**À faire**
1 – Réponds à ces questions sur l'éditorial :
(a) Pourquoi un lycée de la région parisienne est-il en grève ?
(b) De quel mot le jeune professeur avait-il traité son élève ?
(c) Selon l'éditorial, qu'est-ce qu'éduquer, de même qu'apprendre ?
2 – Restitue le passage de l'éditorial de "Et certes je" à "roués de coups.".

-------- Extrait de page

Éditorial n°23, 7 février 2003
Extraits du journal.
Lycées & Collèges. Coups & Blessures.
Pétasses & Bordel. Besoin de symbolique
Que la forme c'est l'autre (bis)
Éloge de la honte (bis)
Que l'autre c'est la forme.
Jeudi 16 janvier, neuf heures du soir.Un lycée
de la région parisienne est en grève parce qu'un jeune
professeur d'histoire et de géographie a été roué
de coups par deux adolescents, les frères d'une de ses élèves.
Bien sûr je suis indigné. Bien sûr je soutiens de
tout cur ce jeune professeur qu'on a vu assez sérieusement
cabossé. Et bien sûr le comprends parfaitement et j'approuve
ses collègues grévistes, qui en ont assez de ce genre
de situations.
Néanmoins
.
Néanmoins on apprend que le jeune professeur avait traité
son élève, la sur de ses agresseurs, de pétasse.
Et certes je ne trouve pas que cette insulte rende légitime le
passage à tabac d'un professeur. Ce n'est du tout ce que je veux
dire. Pas du tout. Ce que je veux dire en revanche c'est qu'entre ceci
et cela il y a un lien structurel. Les deux incidents, quelle que soit
l'inégalité de leur gravité, relèvent du
même monde. L'un implique l'autre, et bien sûr vice-versa.
Dans une société où les professeurs traitent leurs
élèves de pétasses, il n'y a pas à
s'étonner que les mêmes professeurs, ou d'autres, soient
roués de coups.
Au principe de l'éducation comme à celui de l'éradication
de la violence, il y la même exigence d'une médiation par
la forme, d'une distance prise avec la pulsion, d'une acceptation d'un
régime tiers de l'échange, ni tout à fait le tien,
ni tout à fait le mien. Tant que les éducateurs ne comprendront
pas cela, tant qu'ils ne se mettront pas dans la tête qu'ils doivent
se soumettre à des contraintes formalistes de parole, d'attitude
et de comportement, l'éducation continuera d'aller à vau-l'eau
et la violence croîtra non seulement à l'école mais
dans la cité. Éduquer, de même qu'apprendre, c'est
sortir de soi-même.

----------------
-------- Lignes

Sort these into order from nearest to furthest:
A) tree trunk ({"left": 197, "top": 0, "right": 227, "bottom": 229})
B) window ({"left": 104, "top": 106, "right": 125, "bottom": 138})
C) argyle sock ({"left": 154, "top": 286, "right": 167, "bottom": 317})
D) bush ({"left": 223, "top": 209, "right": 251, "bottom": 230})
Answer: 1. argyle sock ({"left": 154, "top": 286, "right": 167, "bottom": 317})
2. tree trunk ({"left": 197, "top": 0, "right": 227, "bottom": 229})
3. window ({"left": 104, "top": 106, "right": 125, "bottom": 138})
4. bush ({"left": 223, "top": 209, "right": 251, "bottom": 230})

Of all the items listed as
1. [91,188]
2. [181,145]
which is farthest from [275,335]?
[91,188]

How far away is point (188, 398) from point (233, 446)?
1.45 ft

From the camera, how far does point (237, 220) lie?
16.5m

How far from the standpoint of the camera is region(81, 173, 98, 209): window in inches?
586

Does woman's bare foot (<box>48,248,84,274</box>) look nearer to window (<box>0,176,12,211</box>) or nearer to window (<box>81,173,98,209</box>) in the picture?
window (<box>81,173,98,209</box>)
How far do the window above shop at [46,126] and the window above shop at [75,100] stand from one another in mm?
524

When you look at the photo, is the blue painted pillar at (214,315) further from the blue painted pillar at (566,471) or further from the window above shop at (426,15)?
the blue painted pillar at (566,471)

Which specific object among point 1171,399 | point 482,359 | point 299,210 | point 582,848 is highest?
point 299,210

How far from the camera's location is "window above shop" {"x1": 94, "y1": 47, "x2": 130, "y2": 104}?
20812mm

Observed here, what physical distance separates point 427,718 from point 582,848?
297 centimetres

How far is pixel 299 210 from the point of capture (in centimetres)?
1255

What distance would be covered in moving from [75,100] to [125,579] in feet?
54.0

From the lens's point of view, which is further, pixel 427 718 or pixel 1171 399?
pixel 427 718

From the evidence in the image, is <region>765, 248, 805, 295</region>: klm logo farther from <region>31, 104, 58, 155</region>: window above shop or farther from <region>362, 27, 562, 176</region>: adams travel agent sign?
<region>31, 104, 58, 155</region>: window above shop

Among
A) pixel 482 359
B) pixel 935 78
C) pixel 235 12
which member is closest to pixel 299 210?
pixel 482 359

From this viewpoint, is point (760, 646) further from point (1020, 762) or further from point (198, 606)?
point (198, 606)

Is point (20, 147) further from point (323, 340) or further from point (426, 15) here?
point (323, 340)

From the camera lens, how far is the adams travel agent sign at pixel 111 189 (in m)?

----------------

**Les réponses**
1 –
(a) Parce qu'un jeune professeur d'histoire et de géographie a été roué de coups par deux adolescents, les frères d'une de ses élèves.
(b) De « pétasse ».
(c) C'est sortir de soi-même.

2 –
Et certes je ne trouve pas que cette insulte rende légitime le
passage à tabac d'un professeur. Ce n'est du tout ce que je veux
dire. Pas du tout. Ce que je veux dire en revanche c'est qu'entre ceci
et cela il y a un lien structurel. Les deux incidents, quelle que soit
l'inégalité de leur gravité, relèvent du
même monde. L'un implique l'autre, et bien sûr vice-versa.
Dans une société où les professeurs traitent leurs
élèves de pétasses, il n'y a pas à
s'étonner que les mêmes professeurs, ou d'autres, soient
roués de coups.